Without study, we will struggle in our role as creators of cultures to draw connections between our daily, personal lives and important moments in liberation movements such as Palestine. “For us in the West, we actually have a duty to be in more disciplined and closer, more profound study of the revolutionary ancestors of the region, who have already laid out some roadmap for us,“ Franco said.
This type of study and sense of collective accountability, often facilitated through membership in political organizations and participation in local campaigns, anchors us in a legacy of historical lessons learned during previous revolutionary moments, including regarding the role and responsibility of cultural workers in such times. Shielded with this kind of knowledge and collective accountability helps our experiments better address and avoid the liabilities of ignorance.

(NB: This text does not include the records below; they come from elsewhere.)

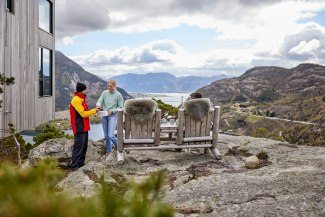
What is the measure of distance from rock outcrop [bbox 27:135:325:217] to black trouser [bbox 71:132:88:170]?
0.50m

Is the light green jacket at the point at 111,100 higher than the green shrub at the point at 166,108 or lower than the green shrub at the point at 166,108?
higher

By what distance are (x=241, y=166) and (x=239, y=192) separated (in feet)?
11.4

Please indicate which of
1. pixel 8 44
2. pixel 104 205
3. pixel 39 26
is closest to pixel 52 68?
pixel 39 26

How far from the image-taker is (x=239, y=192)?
5949mm

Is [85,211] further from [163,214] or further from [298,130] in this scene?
[298,130]

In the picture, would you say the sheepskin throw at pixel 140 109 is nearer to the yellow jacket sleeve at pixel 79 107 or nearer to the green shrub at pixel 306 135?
the yellow jacket sleeve at pixel 79 107

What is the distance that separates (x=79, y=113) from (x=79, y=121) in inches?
11.3

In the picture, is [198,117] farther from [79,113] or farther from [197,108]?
[79,113]

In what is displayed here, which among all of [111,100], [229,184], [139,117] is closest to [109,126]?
[111,100]

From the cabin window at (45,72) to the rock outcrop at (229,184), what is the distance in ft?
35.2

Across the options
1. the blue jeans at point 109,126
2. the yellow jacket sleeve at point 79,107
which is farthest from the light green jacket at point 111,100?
the yellow jacket sleeve at point 79,107

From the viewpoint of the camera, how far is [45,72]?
66.4ft

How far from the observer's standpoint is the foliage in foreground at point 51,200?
809 mm

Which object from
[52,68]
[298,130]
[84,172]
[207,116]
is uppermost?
[52,68]
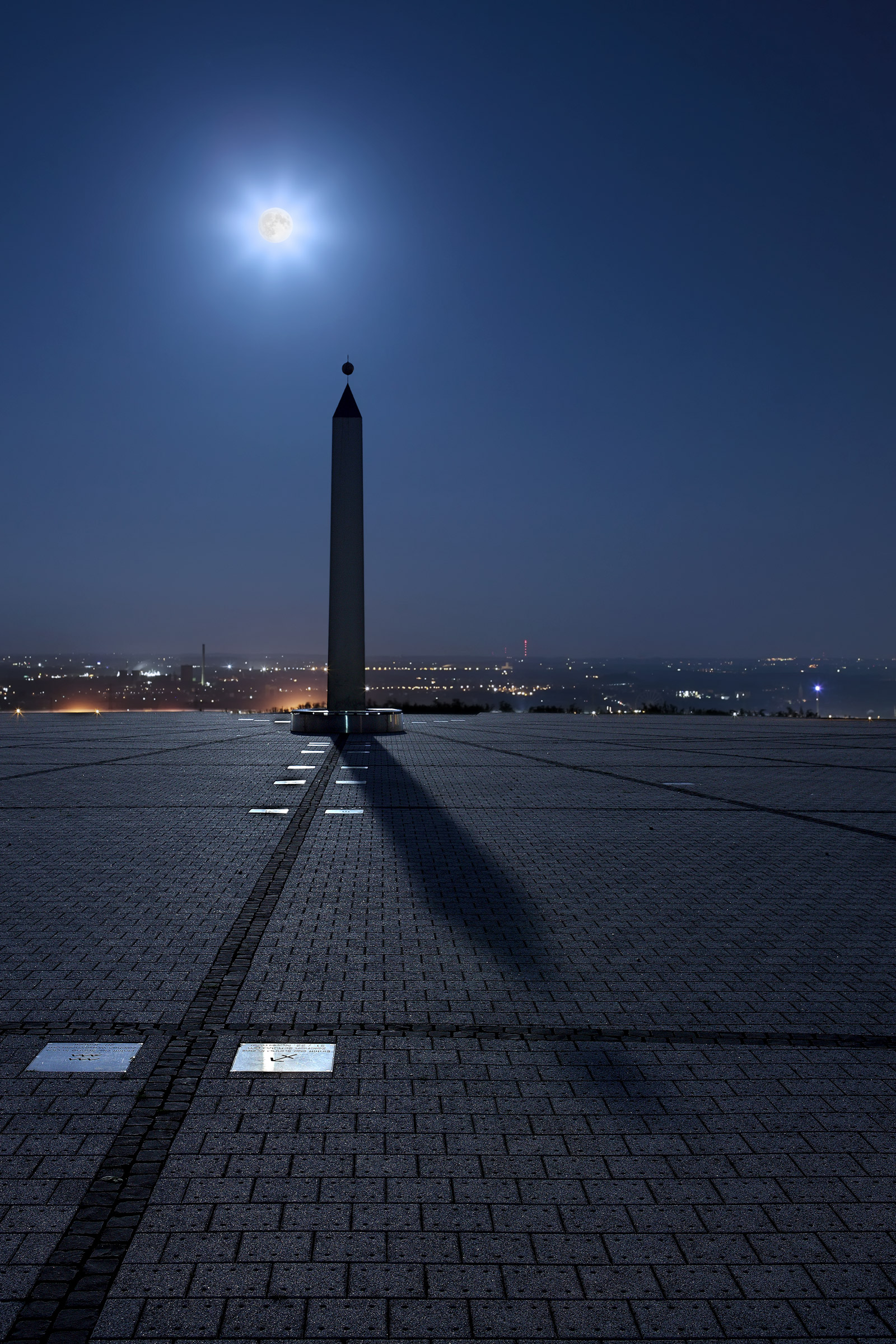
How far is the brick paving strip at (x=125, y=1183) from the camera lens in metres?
2.33

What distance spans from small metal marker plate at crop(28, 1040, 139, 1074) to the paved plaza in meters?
0.06

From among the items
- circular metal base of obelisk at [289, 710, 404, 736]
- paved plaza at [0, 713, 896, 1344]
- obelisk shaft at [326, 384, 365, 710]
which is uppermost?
obelisk shaft at [326, 384, 365, 710]

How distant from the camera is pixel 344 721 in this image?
20.0 meters

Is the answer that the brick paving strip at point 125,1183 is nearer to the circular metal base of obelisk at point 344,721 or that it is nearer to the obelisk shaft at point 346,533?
the circular metal base of obelisk at point 344,721

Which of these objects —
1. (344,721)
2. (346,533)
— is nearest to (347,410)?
(346,533)

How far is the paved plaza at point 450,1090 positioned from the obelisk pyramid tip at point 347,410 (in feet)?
44.6

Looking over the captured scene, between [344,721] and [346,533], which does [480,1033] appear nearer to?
[344,721]

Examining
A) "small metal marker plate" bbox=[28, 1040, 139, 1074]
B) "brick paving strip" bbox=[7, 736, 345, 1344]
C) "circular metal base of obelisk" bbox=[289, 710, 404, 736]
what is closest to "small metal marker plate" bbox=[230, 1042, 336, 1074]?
"brick paving strip" bbox=[7, 736, 345, 1344]

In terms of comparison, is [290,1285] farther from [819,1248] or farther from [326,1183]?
[819,1248]

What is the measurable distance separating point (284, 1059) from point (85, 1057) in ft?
2.62

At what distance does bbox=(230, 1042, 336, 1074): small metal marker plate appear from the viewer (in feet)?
12.0

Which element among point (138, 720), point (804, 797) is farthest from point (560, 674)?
point (804, 797)

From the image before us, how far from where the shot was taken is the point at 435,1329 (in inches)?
90.8

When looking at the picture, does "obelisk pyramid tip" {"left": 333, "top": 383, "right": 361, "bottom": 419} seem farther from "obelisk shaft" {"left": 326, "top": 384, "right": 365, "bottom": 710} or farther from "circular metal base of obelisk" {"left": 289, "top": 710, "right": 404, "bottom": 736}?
"circular metal base of obelisk" {"left": 289, "top": 710, "right": 404, "bottom": 736}
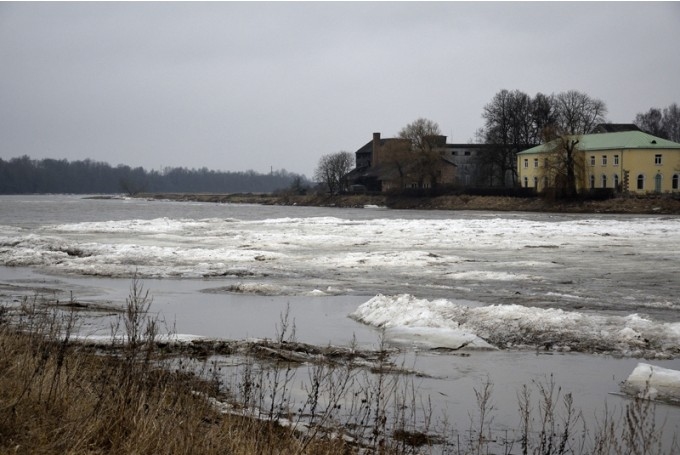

“It's hard to move people toward a political strategy without organization,” Franco said. “And without that, again, we fall into the traps of individualism.”
The good thing is as chefs, food workers, pop-up producers, and so forth, we do not need to have all the answers as individuals. We simply need to be intentional about designing our events with the right collaborators and being clear about the needs of our audiences. That means asking ourselves who we can invite into this dinner to ensure guests leave with new knowledge, deepened capacity to connect current political moments to their own self-interest, and, most importantly, connections with local community organizers and campaigns for long-term action, beyond our fundraising events.
Restaurants are localized, place-based offerings to entire neighborhoods and sometimes generations of families. They serve as sites for building and nourishing relationships — from producers to chefs to workers and guests. Restaurants have a unique power to gather and unite people into physical spaces – oftentimes doing so across values.
“Chefs, community gatherers, [and] cultural workers have a really important role to play because we need to stitch together more third spaces and more spaces for people to be in community together,” said Alex Ding, organizer and co-director of Dissenters, an anti-war organization. “We are so alienated in our American culture, and we cannot organize and reach people in alienation.”
As political conditions continue to intensify locally and globally, our industry must gather and nourish communities with even greater intentionality. We must make restaurants sites of sustainable nourishment, yes, but also sites of political reckoning. It is our responsibility to lead with clarity of the culture we believe in, to invite people into a way of belonging and values that represent the future we aspire toward.
So while these cultural productions as fundraisers alone may not get us to our ultimate goal, they will continue to bring people together. Each gathering offers an opportunity to strengthen coalitions for the world we're trying to create.
We are producers of hospitality, after all, leaders in making people feel welcomed enough and cared for enough that they could be inspired to see an issue differently than the more exhausted, alienated, and media-influenced versions of themselves might otherwise choose. It is part of our magic and responsibility. To get there, we need a longer-term vision that includes a critical analysis of our own self-interest in the struggles we seek to support. We need relationships and collaboration with organizations that root us in a political vision across time. Through food, and for land, we can protect one another and the ways of our world toward a future that serves us all.